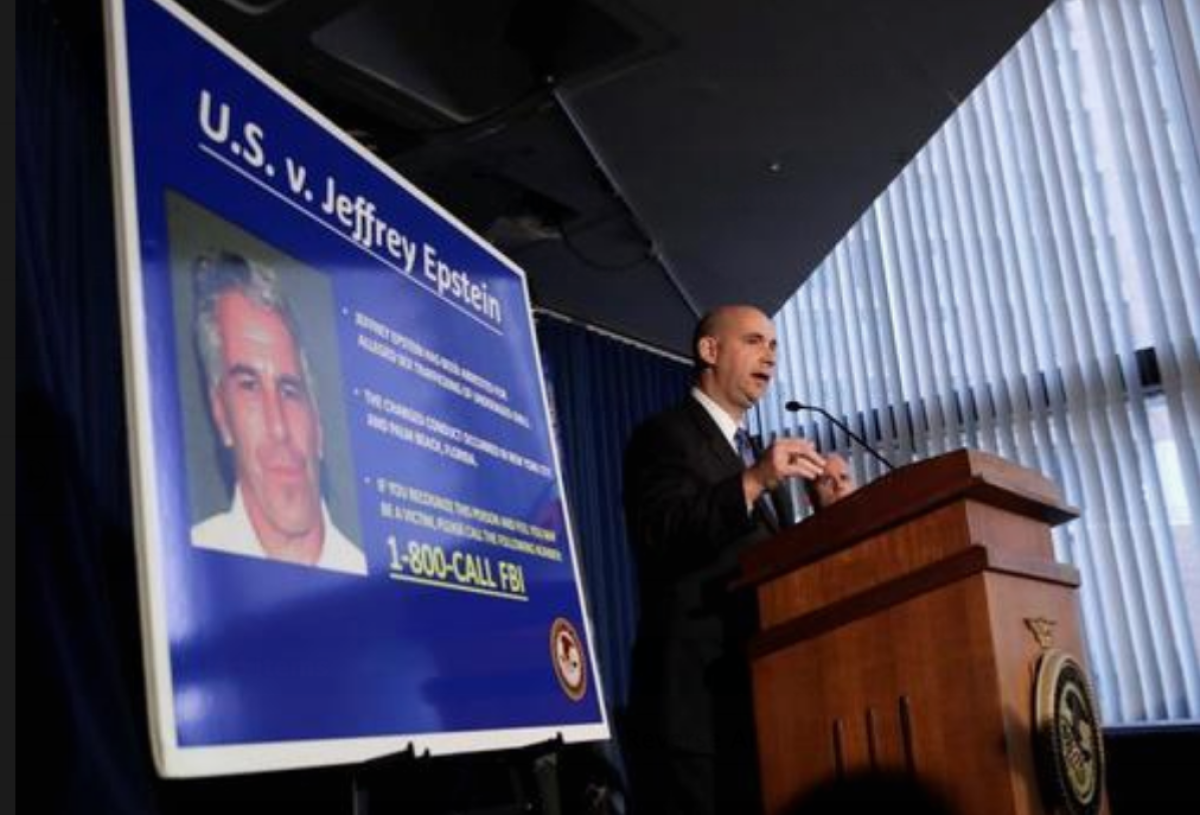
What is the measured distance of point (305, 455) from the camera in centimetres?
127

* * *

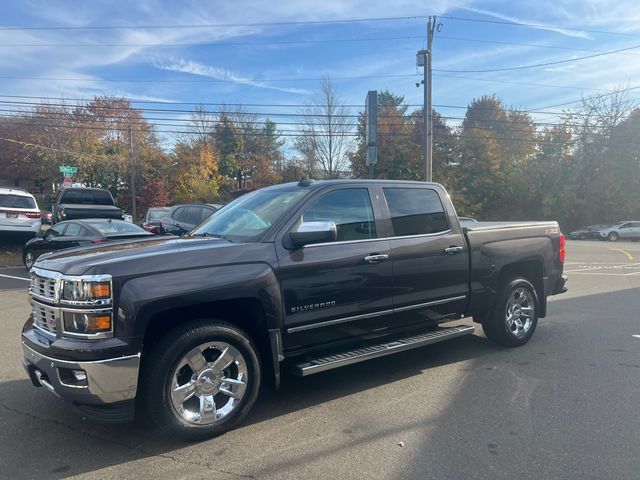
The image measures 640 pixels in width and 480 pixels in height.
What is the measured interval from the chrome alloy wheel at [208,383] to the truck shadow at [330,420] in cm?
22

## Work to complete
State how many of the lines above contain the word "What", giving only the number.

## Full answer
2